Seward writer to discuss “Letter from Happy Valley” book at KPC

Seward writer to discuss “Letter from Happy Valley” book at KPC

A stroke of fate entered Dan Walker’s life five years ago and now, he wishes to share it with the world.

Walker will be entertaining interested guests Thursday at 6:30 p.m. at Kenai Peninsula College as part of the KPC Showcase events schedule. He will share memories and take audience questions as he discusses his recently released book, “Letters from Happy Valley: Memories of an Alaska Homesteader’s Son”, published last November by Ember Press.

“It’s a rather unique project,” Walker explained. “What really makes the book is about five or six years ago, my (family) found a cache of letters my parents had written.”

Walker, a longtime teacher and writer from Seward who has authored two books — with a third on the way — received a shoebox full of old letters in the mail that his parents saved over a six-month period spanning June 1958 to January 1959, when the Walker family moved north from Ohio to settle on homesteaded property on the southern Kenai Peninsula.

Walker has lived in Seward since 1978, where he taught middle school language arts and social studies for 22 years. One of his lifetime honors was receiving the Alaska Teacher of the Year award in 1999, which gave him the opportunity to meet then President Bill Clinton.

Walker also spent 10 years working with rural schools in a teacher-mentor program, but now predominantly spends his time writing. Walker’s first book, “Secondhand Summer,” was published in 2016 and details his family’s move from the peninsula to Anchorage in the mid-1960’s.

“When ‘Secondhand Summer’ was published, I finally made the commitment to being a writer,” Walker said. “It’s like being an alcoholic, you have to stand up and admit it.”

The Walker family left Sugar Tree Ridge, Ohio in 1958 with their eye on Alaska, eventually settling in the Happy Valley area just north of Homer. During that time of great change, Walker said his parents preserved their experiences of daily life in the rugged wilderness, from building a home for the family to hunting and harvesting moose for the winter.

Walker was 11 when his father died of a heart attack and the loss of the family patriarch necessitated a move to Anchorage.

Walker said his grandmother in Ohio had kept meticulous care in keeping the letters safe on a closet shelf for years.
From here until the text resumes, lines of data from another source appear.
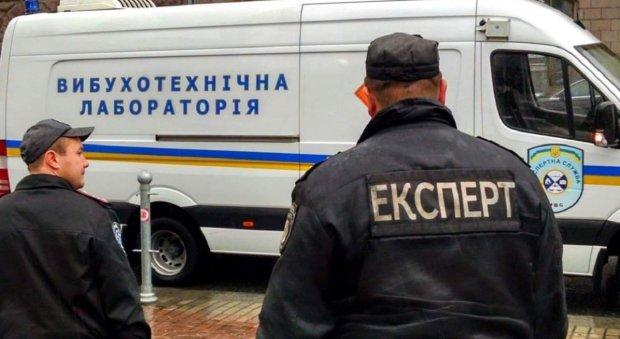 В Одесі терміново евакуюють людей, штовханина, крики і дика паніка: що відбувається
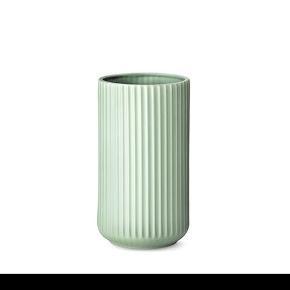 Lyngby vasen - mat grøn 25 cm Aldrig brugt eller pakket ud. Original emballage
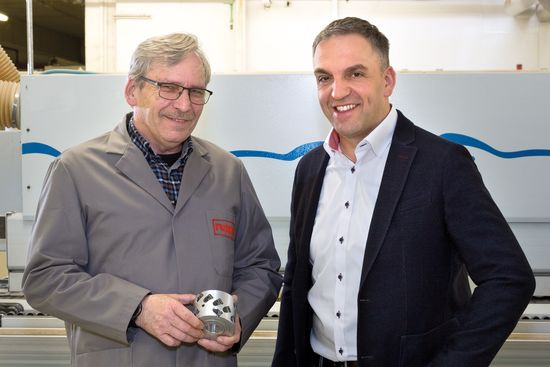 The shop fitter Ruppel has several through-feed machines. For several years, the production manager Peter Schultz (left) and the LEUCO tool expert Heiko Späth have been using the diamond-tipped SmartJointer on the edge banding machine. In the past, Schultz tried to stack batch sizes with the same panel thickness in front of the machine and to process them according to the different thicknesses. The use of the SmartJointer now allows them to process the materials flexibly and promptly according to their need in production.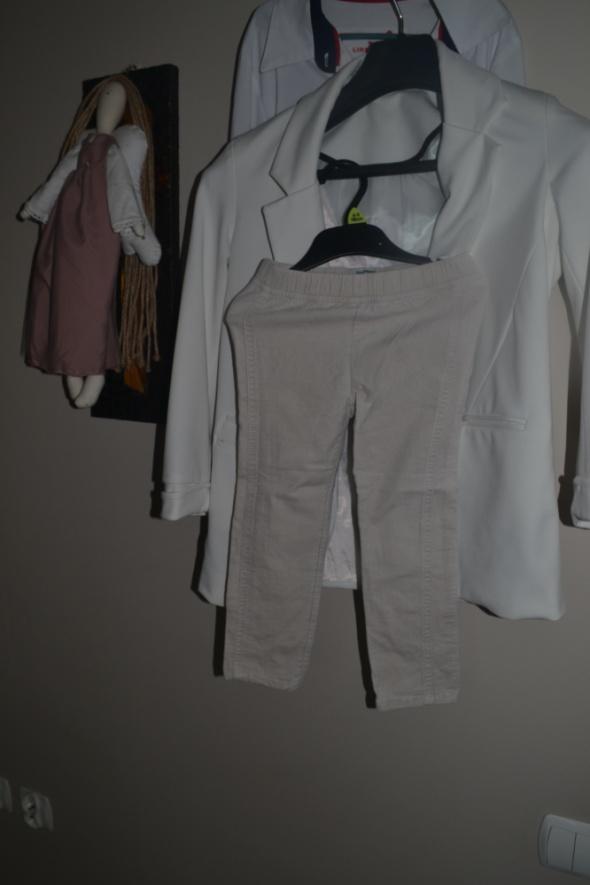 Spodnie rurki Gap beżowe 110cm 3 4 latka...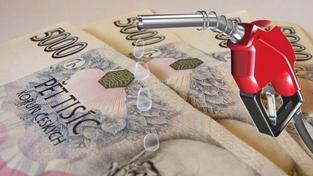 Pumpaři si opravdu přicházejí na své. Letošní říjen je z hlediska výše marží na naftě a benzinu rekordní. Foto:SXC, Text.MED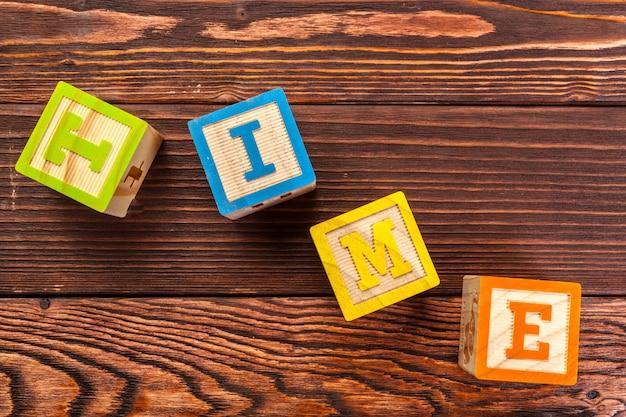 Alfabeto bloco de madeira deitar no chão de madeira, palavra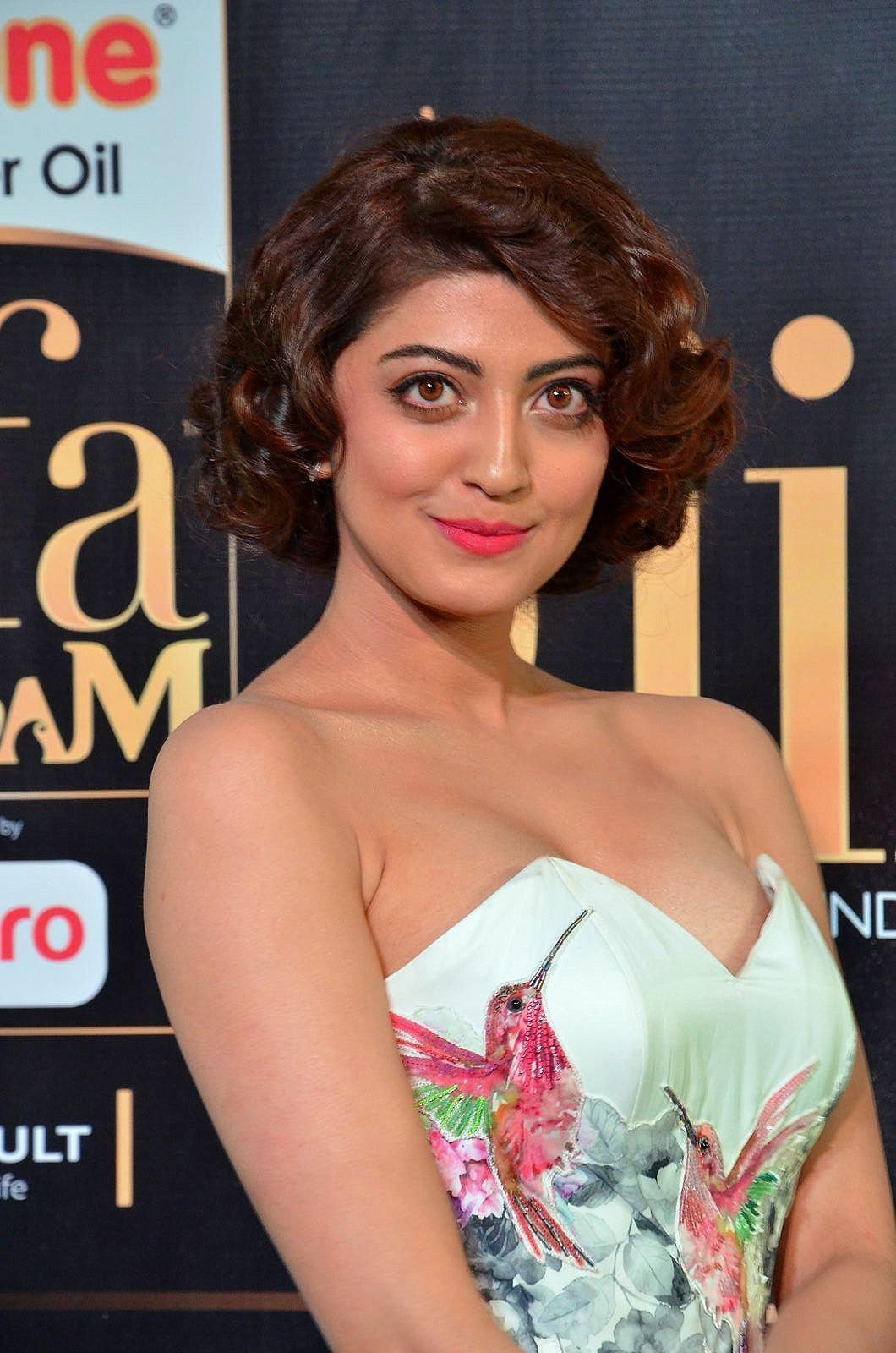 Pranitha Subhash At The IIFA Utsavam Awards 2017
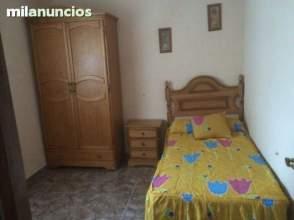 Habitación en alquiler en Paseo San Gregorio, nº 5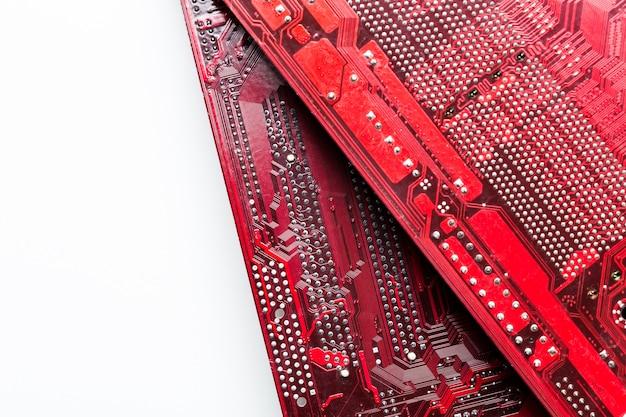 Chiuda in su di un circuito stampato rosso del calcolatore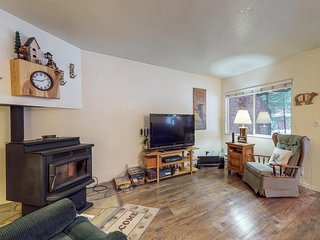 Cozy family condo w/easy access to skiing, lakeside adventures, & attractions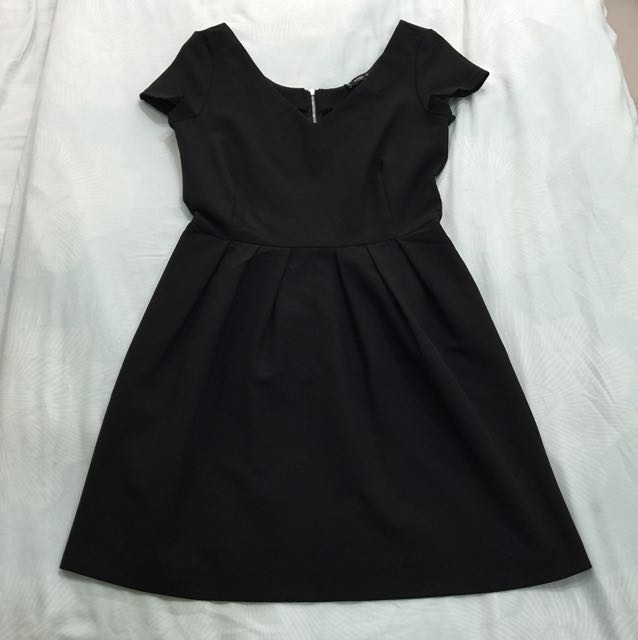 📮Mango Black Skater Dress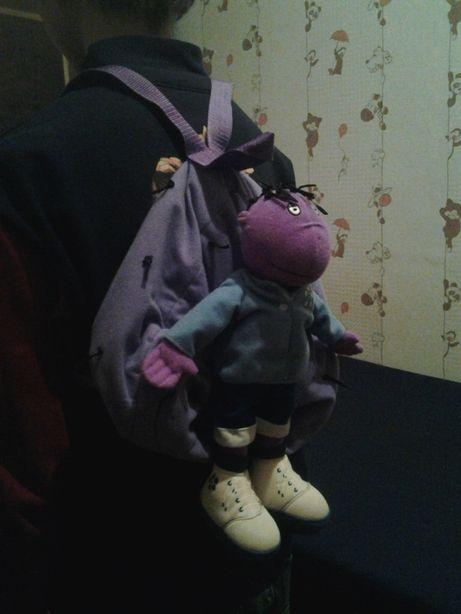 Рюкзак, канистра, чемодан, спальный мешок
When his grandmother passed away, the letters were passed on to Walker’s aunt, who kept them herself until her passing.

Eventually, the letters landed in the possession of Walker’s cousins, who sent them off in the mail to Alaska.

When Walker opened up the package to sort through the treasured items, he said it reignited an interest in those early years.

“It was just a curiosity at first, and when we finally opened them, it was like, wow,” he said. “We didn’t know they existed. We didn’t think they still existed on the other end.”

Walker said the letters came tethered in a three-ring binder that measured four inches thick, giving him a lot of time to peruse through his parents’ thoughts and help fill in gaps in his own memory.

“It was basically telling the story of what we were doing,” he said. “They kept journals of what we were doing, like dad building the house, and he wrote it down like he was talking to his father.”

At age 5, Walker only held vague memories of that formative period in his life, but his parent’s letters cast new perspective on what his family experienced in the early days of peninsula life, just before Alaska officially entered statehood.

“The letters came through their perspective of how things were,” he said. “I think it’ll give people a sense of what it was like, and also to help some people understand what the homestead experience was like and why did some people stay and why did some leave.”

Walker said the homesteaded land still rests in his possession, although the original cabin burned down 20 years ago, but the lasting memory of the fortitude and gumption required of his parents to forge a lifestyle in the Last Frontier will remain with him forever.

“I think my parents projected a real optimism,” he said. “They enjoyed what they were doing. That becomes very clear.”